Excerpts from a spatial dataset
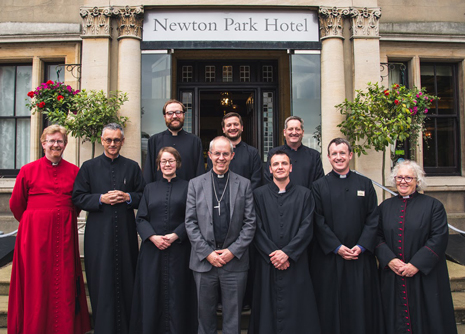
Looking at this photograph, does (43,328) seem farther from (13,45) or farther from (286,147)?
(13,45)

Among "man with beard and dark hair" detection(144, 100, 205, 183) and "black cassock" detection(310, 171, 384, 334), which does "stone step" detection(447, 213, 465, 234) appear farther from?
"man with beard and dark hair" detection(144, 100, 205, 183)

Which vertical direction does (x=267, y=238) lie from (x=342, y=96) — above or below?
below

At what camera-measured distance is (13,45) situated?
7891 mm

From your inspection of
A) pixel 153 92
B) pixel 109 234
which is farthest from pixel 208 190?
pixel 153 92

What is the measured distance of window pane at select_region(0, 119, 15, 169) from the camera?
814 cm

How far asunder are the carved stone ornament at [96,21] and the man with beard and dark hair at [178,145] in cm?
330

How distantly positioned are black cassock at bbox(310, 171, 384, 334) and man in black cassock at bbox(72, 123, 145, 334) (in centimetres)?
205

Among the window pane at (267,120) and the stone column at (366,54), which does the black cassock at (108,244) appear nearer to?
the stone column at (366,54)

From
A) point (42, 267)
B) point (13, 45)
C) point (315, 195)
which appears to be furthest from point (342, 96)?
point (13, 45)

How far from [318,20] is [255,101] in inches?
92.5

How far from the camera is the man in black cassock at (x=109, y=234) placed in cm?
374

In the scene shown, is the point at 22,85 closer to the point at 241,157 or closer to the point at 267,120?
the point at 267,120

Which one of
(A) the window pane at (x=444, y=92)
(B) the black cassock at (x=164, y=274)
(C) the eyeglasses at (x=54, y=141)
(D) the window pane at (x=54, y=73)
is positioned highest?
(D) the window pane at (x=54, y=73)

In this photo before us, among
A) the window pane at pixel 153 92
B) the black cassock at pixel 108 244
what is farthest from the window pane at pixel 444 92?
the black cassock at pixel 108 244
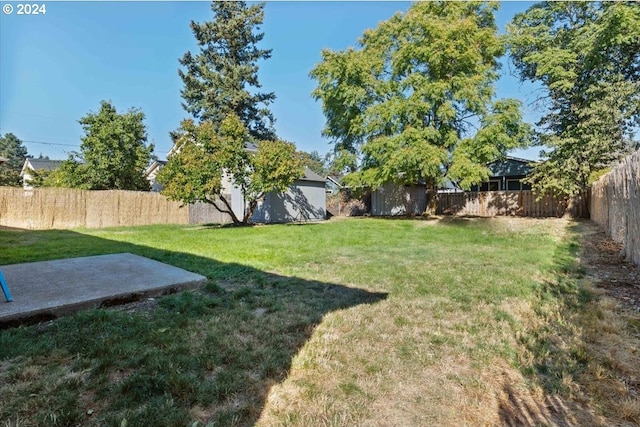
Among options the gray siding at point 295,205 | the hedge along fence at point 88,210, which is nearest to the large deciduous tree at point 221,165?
the hedge along fence at point 88,210

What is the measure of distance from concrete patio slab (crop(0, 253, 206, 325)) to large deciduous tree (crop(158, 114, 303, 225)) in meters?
6.98

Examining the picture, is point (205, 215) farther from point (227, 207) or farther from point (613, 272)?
point (613, 272)

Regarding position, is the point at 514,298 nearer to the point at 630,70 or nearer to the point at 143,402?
the point at 143,402

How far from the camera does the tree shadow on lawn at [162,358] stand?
180 cm

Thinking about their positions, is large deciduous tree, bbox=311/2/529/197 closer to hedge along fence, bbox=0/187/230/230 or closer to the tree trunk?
the tree trunk

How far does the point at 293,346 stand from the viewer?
261 centimetres

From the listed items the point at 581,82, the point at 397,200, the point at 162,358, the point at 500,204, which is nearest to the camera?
the point at 162,358

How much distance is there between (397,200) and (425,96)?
24.3 feet

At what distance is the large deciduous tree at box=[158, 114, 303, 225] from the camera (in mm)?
11984

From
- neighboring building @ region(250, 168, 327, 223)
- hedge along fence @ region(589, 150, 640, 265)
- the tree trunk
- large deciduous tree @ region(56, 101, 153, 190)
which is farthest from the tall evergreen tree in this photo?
hedge along fence @ region(589, 150, 640, 265)

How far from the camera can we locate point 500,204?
19469 mm

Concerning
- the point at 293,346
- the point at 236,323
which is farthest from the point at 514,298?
the point at 236,323

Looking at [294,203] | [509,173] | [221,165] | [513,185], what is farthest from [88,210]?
[513,185]

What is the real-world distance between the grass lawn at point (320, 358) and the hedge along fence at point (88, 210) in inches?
449
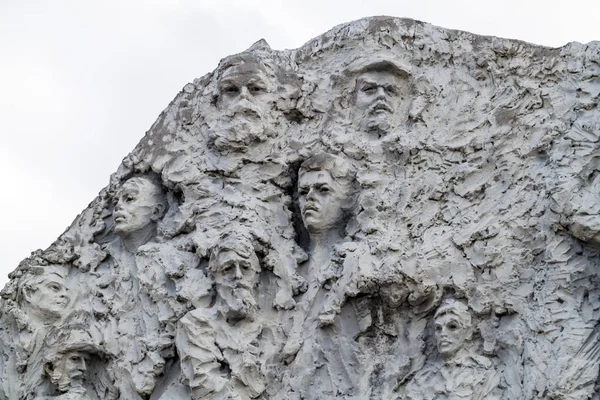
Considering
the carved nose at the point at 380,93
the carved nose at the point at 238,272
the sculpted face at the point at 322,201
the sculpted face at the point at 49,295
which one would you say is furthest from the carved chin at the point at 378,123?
the sculpted face at the point at 49,295

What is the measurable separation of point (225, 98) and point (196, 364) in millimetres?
1967

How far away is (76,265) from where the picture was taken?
30.9ft

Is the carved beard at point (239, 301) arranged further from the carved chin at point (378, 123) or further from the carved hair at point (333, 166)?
the carved chin at point (378, 123)

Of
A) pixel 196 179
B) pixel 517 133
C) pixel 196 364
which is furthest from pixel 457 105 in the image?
pixel 196 364

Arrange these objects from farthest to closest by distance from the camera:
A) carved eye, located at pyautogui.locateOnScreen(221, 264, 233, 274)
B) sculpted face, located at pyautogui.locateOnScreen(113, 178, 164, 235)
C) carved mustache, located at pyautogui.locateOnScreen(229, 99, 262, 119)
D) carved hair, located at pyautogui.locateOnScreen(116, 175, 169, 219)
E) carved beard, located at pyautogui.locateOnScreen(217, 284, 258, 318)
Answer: carved hair, located at pyautogui.locateOnScreen(116, 175, 169, 219) < sculpted face, located at pyautogui.locateOnScreen(113, 178, 164, 235) < carved mustache, located at pyautogui.locateOnScreen(229, 99, 262, 119) < carved eye, located at pyautogui.locateOnScreen(221, 264, 233, 274) < carved beard, located at pyautogui.locateOnScreen(217, 284, 258, 318)

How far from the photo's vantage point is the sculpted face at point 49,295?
9203 mm

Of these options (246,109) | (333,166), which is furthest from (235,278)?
(246,109)

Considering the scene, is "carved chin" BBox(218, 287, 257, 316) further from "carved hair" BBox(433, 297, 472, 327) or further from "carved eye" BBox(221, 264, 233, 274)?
"carved hair" BBox(433, 297, 472, 327)

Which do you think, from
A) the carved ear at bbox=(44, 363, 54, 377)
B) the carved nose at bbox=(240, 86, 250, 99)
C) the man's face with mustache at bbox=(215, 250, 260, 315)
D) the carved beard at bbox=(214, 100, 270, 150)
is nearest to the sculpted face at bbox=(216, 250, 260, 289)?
the man's face with mustache at bbox=(215, 250, 260, 315)

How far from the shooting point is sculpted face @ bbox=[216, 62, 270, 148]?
9.10 meters

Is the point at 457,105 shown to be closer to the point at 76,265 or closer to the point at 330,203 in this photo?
the point at 330,203

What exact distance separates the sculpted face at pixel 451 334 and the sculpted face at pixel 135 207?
2291 millimetres

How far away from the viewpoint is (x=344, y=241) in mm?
8648

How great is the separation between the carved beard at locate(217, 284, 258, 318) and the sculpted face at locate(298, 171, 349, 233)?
23.9 inches
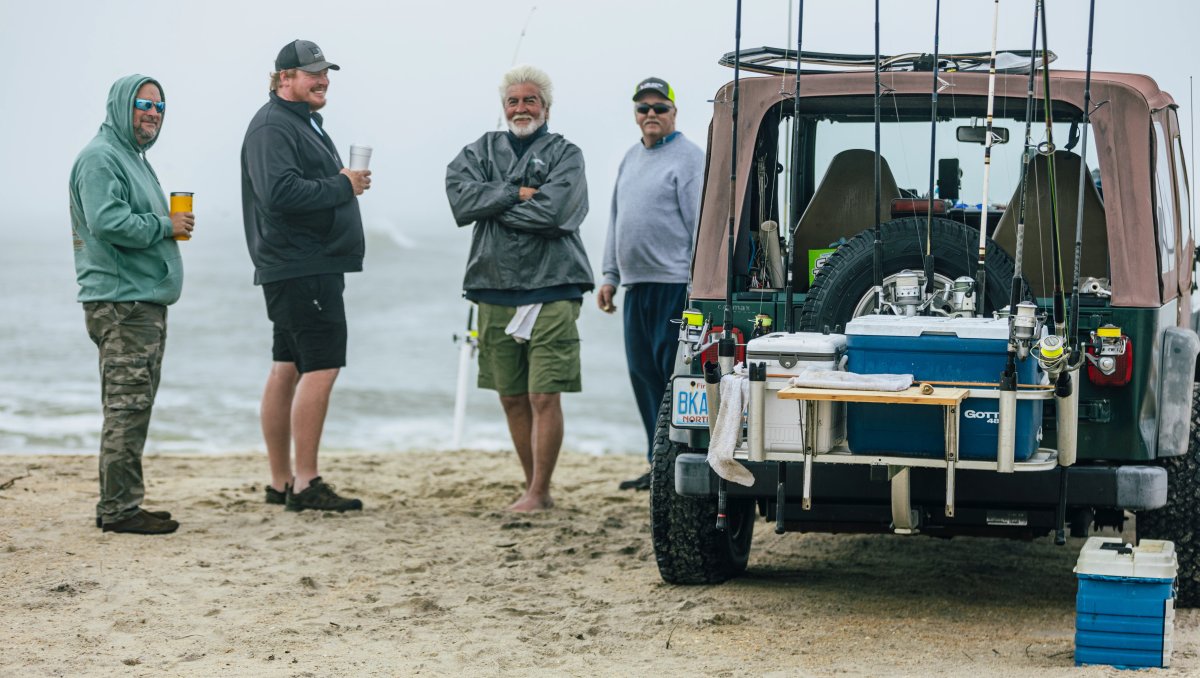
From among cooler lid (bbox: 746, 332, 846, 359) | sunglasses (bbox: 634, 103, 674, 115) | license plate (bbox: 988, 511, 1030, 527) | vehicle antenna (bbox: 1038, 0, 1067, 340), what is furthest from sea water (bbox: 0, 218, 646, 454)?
vehicle antenna (bbox: 1038, 0, 1067, 340)

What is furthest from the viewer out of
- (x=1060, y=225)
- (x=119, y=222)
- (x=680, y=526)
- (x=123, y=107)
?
(x=123, y=107)

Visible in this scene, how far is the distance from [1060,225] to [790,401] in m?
1.30

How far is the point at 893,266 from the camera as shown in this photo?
4805 mm

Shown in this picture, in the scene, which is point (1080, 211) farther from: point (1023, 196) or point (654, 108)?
point (654, 108)

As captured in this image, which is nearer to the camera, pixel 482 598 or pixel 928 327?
pixel 928 327

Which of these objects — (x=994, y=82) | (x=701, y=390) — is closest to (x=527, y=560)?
(x=701, y=390)

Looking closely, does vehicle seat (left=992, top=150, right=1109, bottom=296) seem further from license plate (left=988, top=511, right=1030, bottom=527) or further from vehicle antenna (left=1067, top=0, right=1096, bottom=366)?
license plate (left=988, top=511, right=1030, bottom=527)

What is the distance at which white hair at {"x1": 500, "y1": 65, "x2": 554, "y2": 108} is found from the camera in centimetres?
708

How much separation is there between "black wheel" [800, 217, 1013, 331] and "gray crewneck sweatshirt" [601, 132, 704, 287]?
252 cm

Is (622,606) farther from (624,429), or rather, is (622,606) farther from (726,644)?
(624,429)

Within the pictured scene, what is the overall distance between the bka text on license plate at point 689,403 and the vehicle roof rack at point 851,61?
3.74 ft

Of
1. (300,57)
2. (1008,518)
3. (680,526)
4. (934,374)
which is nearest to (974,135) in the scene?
(934,374)

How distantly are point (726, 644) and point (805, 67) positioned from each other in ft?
6.93

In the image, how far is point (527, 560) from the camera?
20.2 feet
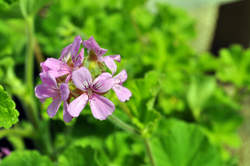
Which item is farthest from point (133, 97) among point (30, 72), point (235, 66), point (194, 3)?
point (194, 3)

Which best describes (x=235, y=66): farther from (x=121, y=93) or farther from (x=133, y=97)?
(x=121, y=93)

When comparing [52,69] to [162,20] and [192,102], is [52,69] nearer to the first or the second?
[192,102]

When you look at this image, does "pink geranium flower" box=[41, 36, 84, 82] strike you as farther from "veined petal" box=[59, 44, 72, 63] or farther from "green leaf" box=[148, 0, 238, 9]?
"green leaf" box=[148, 0, 238, 9]

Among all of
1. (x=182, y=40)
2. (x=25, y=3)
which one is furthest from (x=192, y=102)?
(x=25, y=3)

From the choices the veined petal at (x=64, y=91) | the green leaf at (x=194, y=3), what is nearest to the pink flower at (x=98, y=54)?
the veined petal at (x=64, y=91)

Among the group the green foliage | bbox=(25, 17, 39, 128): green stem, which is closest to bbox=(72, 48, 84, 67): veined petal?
bbox=(25, 17, 39, 128): green stem

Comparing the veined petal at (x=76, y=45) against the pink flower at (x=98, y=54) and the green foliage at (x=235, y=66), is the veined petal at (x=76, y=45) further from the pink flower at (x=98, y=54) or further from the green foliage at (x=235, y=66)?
the green foliage at (x=235, y=66)
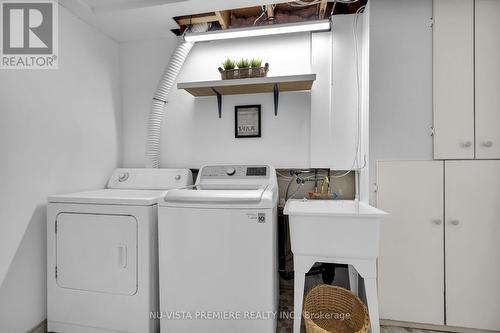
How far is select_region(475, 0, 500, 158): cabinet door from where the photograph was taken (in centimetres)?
165

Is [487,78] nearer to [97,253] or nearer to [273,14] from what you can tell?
[273,14]

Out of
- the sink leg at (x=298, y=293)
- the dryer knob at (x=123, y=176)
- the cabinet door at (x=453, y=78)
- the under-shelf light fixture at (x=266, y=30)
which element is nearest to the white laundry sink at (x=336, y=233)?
the sink leg at (x=298, y=293)

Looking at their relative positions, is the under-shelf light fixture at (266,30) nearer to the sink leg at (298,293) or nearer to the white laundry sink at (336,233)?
the white laundry sink at (336,233)

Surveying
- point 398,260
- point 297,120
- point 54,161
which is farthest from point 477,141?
point 54,161

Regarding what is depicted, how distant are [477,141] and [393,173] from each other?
21.9 inches

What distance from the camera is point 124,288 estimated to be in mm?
1591

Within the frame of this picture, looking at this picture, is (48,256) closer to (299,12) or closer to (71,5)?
(71,5)

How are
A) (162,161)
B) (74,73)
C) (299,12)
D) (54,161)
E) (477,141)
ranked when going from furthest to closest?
1. (162,161)
2. (299,12)
3. (74,73)
4. (54,161)
5. (477,141)

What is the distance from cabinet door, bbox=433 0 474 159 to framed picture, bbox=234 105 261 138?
1327mm

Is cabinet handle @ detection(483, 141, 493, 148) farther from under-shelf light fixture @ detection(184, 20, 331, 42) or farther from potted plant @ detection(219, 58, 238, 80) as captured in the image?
potted plant @ detection(219, 58, 238, 80)

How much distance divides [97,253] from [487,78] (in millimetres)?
2812

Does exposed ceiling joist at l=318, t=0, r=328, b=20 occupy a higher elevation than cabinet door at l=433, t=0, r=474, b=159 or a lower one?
higher

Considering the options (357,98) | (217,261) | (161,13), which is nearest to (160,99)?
(161,13)

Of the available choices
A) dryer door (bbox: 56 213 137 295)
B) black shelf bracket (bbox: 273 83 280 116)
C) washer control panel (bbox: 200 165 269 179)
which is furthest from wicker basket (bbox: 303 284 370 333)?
black shelf bracket (bbox: 273 83 280 116)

Set problem
Write out again, word for word, everything in the material from the line containing "What is the distance from" down to the very end.

Output for this exercise
What is the distance from cabinet door, bbox=433 0 474 159 to framed picture, bbox=234 105 261 138?
1327mm

Is cabinet handle @ detection(483, 141, 493, 148) farther from under-shelf light fixture @ detection(184, 20, 331, 42) or farther from potted plant @ detection(219, 58, 238, 80) as captured in the image?
potted plant @ detection(219, 58, 238, 80)

How much distance divides [97,253] from [487,78] (in millimetres)?
2812

Does exposed ceiling joist at l=318, t=0, r=328, b=20 occupy a higher elevation than cabinet door at l=433, t=0, r=474, b=159 or a lower one?
higher

Considering the options (357,98) | (217,261) | (161,13), which is nearest to (160,99)?
(161,13)

Of the available choices
A) dryer door (bbox: 56 213 137 295)
B) black shelf bracket (bbox: 273 83 280 116)
C) washer control panel (bbox: 200 165 269 179)
which is furthest from wicker basket (bbox: 303 284 370 333)?
black shelf bracket (bbox: 273 83 280 116)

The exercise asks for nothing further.